Nonostante le numerose operazioni e blitz delle forze dell’ordine, nei boschi dell’alto Varesotto, in questi anni, vi sono ancora luoghi, pochi per la verità, presi di mira dagli spacciatori per portare avanti i loro “affari”. Non solo nel territorio Luinese, ma anche tra la Valmarchirolo, la Valtravaglia e la Valcuvia.

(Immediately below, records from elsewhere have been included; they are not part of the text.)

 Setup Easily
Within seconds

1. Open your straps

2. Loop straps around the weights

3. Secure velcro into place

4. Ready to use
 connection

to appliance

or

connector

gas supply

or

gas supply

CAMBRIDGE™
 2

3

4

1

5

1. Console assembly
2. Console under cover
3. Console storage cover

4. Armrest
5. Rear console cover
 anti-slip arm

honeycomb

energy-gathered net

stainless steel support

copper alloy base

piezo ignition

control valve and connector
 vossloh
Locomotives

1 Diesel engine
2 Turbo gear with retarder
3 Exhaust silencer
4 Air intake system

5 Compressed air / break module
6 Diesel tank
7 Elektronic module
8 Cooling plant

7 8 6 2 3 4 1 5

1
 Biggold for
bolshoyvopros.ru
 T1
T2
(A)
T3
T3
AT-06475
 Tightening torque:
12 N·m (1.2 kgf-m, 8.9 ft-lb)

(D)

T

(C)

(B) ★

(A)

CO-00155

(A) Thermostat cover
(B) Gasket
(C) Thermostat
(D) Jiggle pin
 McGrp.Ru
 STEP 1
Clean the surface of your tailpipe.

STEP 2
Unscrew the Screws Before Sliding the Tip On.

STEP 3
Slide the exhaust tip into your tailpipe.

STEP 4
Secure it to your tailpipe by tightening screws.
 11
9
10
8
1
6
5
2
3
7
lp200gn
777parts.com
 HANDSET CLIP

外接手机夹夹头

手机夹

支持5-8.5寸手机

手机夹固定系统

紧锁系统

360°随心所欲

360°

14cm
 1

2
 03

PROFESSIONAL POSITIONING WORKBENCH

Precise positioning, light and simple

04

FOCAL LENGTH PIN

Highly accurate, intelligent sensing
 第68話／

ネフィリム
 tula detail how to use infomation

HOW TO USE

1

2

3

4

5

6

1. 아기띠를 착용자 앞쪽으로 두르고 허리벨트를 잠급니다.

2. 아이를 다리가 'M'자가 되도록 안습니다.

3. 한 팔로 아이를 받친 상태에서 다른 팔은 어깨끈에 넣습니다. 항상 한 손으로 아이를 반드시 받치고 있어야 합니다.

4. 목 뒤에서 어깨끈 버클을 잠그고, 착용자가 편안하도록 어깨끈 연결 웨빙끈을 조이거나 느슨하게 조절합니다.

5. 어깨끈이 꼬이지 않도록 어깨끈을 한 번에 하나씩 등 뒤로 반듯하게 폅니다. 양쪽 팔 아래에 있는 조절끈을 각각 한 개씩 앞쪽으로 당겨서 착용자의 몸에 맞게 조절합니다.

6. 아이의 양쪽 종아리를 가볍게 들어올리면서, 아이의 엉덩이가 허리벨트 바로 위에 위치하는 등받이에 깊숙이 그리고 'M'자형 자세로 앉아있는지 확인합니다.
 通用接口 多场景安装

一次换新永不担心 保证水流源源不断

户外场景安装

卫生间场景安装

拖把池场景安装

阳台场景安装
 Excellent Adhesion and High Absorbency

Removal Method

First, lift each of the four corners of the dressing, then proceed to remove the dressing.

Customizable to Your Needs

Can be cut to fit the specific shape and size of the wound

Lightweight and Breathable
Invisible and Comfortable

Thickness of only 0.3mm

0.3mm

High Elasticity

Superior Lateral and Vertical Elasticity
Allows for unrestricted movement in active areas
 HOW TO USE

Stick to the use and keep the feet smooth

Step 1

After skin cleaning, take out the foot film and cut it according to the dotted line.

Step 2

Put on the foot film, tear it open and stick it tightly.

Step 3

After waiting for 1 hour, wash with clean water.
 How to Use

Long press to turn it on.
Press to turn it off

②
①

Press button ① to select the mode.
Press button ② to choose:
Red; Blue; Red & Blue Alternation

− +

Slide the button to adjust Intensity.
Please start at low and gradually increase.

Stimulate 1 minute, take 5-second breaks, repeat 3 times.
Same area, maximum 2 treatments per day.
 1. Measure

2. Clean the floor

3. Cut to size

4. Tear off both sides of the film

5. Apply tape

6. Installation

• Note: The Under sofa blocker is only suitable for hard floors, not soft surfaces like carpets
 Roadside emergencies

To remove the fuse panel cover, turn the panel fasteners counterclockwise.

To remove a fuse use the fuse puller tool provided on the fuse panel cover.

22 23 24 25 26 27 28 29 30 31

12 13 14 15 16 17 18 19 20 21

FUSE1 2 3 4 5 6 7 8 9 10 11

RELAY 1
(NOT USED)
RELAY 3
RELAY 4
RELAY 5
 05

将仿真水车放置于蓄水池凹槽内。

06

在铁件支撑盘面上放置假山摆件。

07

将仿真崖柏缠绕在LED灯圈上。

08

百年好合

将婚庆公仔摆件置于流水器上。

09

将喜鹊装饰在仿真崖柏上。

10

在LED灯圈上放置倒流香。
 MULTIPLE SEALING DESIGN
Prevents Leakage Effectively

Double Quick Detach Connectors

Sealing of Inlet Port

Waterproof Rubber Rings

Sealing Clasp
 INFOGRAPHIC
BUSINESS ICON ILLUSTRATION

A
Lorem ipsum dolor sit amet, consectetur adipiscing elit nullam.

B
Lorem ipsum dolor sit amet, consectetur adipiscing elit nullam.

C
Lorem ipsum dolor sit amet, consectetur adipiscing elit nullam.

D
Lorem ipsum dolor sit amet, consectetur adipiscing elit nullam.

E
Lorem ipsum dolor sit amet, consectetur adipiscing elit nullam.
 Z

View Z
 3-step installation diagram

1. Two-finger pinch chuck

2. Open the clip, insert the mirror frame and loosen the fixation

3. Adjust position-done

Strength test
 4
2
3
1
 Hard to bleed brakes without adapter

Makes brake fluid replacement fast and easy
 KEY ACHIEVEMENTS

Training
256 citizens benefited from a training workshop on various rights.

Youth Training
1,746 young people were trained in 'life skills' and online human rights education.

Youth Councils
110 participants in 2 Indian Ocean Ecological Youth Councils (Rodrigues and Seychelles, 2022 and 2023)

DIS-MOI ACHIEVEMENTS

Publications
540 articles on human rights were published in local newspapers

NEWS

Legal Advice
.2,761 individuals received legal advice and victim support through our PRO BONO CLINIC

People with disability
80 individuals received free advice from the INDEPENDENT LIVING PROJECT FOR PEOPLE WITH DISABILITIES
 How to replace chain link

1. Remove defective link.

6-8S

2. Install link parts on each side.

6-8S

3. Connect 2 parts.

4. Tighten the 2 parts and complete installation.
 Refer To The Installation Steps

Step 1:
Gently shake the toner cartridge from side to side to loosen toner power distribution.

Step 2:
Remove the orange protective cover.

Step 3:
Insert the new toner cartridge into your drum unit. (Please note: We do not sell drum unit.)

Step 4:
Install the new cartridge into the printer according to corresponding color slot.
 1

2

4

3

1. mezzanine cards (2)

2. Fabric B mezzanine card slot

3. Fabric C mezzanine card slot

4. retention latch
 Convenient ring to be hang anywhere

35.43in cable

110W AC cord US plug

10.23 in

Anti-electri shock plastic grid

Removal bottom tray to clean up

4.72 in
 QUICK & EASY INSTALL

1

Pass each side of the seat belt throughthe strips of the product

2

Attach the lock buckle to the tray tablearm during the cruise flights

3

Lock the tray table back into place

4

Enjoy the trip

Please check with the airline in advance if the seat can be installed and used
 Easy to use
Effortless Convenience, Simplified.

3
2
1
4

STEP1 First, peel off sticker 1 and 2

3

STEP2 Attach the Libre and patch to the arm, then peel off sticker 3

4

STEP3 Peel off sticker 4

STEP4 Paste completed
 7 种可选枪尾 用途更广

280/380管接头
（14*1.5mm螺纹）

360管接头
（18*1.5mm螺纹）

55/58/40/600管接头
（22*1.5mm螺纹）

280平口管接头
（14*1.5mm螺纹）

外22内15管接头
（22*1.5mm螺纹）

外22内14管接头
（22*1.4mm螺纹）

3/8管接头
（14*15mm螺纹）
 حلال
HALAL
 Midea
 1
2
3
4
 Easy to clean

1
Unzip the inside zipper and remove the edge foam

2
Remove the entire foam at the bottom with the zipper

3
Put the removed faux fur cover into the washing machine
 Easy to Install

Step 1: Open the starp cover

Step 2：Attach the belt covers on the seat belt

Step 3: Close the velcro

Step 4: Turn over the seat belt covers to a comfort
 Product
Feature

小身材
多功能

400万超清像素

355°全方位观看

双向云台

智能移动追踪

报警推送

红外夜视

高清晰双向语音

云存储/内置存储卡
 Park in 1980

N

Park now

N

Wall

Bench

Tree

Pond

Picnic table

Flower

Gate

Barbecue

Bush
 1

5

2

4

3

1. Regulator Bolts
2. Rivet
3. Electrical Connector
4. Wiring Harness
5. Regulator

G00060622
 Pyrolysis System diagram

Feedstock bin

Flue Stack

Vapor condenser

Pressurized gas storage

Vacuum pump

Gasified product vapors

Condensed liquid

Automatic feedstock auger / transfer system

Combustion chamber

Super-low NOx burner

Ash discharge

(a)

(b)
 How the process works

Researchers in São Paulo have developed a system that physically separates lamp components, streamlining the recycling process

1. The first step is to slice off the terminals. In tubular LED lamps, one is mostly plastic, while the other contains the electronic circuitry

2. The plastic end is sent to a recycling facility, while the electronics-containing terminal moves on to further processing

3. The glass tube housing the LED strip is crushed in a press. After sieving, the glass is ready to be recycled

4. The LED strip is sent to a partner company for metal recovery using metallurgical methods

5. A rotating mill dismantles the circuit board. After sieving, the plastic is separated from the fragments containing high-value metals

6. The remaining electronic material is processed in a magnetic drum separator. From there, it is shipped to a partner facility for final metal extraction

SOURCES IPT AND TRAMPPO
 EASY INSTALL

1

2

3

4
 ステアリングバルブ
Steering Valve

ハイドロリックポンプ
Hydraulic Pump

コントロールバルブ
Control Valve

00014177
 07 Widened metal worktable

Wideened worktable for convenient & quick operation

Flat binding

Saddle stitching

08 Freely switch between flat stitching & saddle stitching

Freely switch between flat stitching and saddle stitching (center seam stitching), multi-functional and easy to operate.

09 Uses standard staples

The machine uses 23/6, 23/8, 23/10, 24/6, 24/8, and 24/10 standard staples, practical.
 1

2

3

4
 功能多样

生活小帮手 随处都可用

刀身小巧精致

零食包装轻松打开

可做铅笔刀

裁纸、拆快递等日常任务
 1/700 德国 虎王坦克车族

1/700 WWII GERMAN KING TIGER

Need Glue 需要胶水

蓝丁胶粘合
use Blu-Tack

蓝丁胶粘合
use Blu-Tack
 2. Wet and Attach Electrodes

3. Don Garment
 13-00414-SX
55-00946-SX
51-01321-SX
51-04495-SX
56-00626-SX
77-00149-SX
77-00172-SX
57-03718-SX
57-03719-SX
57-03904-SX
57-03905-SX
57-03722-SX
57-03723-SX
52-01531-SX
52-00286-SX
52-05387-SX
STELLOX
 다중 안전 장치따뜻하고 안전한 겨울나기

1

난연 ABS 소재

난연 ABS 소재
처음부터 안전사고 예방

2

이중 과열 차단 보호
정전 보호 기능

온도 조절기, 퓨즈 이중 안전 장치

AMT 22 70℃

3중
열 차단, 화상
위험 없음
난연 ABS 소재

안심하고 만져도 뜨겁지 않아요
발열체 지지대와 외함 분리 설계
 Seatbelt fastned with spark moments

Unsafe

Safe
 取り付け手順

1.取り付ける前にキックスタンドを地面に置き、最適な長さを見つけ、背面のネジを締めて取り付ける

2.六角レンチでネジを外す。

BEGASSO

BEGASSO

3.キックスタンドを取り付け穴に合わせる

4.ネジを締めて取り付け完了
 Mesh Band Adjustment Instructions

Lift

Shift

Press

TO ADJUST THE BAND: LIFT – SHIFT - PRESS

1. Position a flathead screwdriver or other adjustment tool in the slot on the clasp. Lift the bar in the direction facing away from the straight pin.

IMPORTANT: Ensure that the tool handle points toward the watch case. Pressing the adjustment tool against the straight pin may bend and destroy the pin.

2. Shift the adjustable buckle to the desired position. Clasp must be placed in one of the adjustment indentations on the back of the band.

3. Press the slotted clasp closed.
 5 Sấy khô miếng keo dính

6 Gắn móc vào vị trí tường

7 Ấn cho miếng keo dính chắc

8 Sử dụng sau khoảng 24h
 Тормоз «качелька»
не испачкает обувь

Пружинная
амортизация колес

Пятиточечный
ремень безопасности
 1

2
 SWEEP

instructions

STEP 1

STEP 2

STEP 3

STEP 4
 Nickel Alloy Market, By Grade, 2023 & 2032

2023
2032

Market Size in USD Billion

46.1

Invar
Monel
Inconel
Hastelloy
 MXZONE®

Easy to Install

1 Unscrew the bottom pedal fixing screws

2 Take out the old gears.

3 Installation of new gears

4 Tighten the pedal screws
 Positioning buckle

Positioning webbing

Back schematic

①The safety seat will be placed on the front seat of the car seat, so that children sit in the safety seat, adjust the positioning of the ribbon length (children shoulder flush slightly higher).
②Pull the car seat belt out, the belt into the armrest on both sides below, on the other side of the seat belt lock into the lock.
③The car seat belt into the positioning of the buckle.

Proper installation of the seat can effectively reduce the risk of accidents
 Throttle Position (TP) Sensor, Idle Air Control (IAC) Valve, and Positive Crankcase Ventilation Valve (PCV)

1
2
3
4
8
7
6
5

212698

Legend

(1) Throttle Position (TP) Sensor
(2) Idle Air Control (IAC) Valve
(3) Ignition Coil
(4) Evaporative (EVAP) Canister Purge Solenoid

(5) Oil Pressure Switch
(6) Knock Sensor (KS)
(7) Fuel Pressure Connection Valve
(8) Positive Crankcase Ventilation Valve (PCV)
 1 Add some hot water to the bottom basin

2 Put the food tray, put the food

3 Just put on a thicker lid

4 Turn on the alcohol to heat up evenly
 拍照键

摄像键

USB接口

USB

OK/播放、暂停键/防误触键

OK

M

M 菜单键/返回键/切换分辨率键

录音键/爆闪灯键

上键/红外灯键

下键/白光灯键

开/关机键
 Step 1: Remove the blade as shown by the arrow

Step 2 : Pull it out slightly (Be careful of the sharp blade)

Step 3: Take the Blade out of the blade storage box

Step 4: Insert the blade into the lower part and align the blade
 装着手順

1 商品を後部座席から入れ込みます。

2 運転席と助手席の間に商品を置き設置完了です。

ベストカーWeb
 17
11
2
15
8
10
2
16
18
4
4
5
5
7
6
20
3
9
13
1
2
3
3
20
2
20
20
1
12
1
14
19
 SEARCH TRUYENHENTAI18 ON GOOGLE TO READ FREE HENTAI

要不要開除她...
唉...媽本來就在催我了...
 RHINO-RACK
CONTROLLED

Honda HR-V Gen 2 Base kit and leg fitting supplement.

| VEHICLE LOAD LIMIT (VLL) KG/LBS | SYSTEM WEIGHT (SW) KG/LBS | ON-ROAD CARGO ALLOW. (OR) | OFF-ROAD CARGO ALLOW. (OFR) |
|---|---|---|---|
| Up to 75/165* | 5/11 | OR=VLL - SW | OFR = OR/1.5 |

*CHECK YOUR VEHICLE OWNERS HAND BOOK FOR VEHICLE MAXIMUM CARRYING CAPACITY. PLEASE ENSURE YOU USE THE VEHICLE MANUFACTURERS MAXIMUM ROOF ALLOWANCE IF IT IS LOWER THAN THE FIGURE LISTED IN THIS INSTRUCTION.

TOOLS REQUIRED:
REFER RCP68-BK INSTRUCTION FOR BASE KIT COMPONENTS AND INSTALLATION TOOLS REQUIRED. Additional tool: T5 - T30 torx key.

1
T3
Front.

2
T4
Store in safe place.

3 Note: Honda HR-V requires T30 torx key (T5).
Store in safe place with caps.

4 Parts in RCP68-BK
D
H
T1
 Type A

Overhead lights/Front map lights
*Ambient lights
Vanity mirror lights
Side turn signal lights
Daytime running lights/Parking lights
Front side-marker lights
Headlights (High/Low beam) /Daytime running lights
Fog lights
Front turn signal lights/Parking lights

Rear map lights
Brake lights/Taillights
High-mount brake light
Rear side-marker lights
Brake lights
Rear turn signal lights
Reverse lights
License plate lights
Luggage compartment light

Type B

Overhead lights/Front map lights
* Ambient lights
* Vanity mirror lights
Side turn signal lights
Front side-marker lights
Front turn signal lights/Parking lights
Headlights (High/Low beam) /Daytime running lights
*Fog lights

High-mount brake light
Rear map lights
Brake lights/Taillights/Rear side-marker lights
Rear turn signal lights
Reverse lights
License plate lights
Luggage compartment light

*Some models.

E così, a causa di queste situazioni i boschi, in alcuni casi, sono “terra di nessuno” e gli spacciatori, senza alcun rispetto per niente, abbandonano rifiuti di ogni genere, tra cellophane, borse e tanto altro, come si vede dalle foto in galleria.
Sabato mattina, a Masciago Primo, è stato effettuato un lavoro di pulizia, che ha visto protagonisti alcuni amministratori del paese, sia di maggioranza che di minoranza, tra loro il vicesindaco Luca Biasoli e i consiglieri Bruno Cassina e Matteo Bariani, e i volontari dell’associazione “Strade Pulite“, con Stefano Danieli e il noto Ermanno Masseroni.
Ad essere ripulito è stato il tratto di bosco tra Masciago Primo e Rancio Valcuvia (zona A-27), con il benestare del sindaco di Rancio e presidente di Comunità Montana Valli del Verbano, Simone Castoldi. “Un grazie ad Adriano Gobbi e a Lindo Biasoli, che ci hanno supportato con il trattorino per portare via i numerosi sacchi di spazzatura raccolta”, commentano i partecipanti.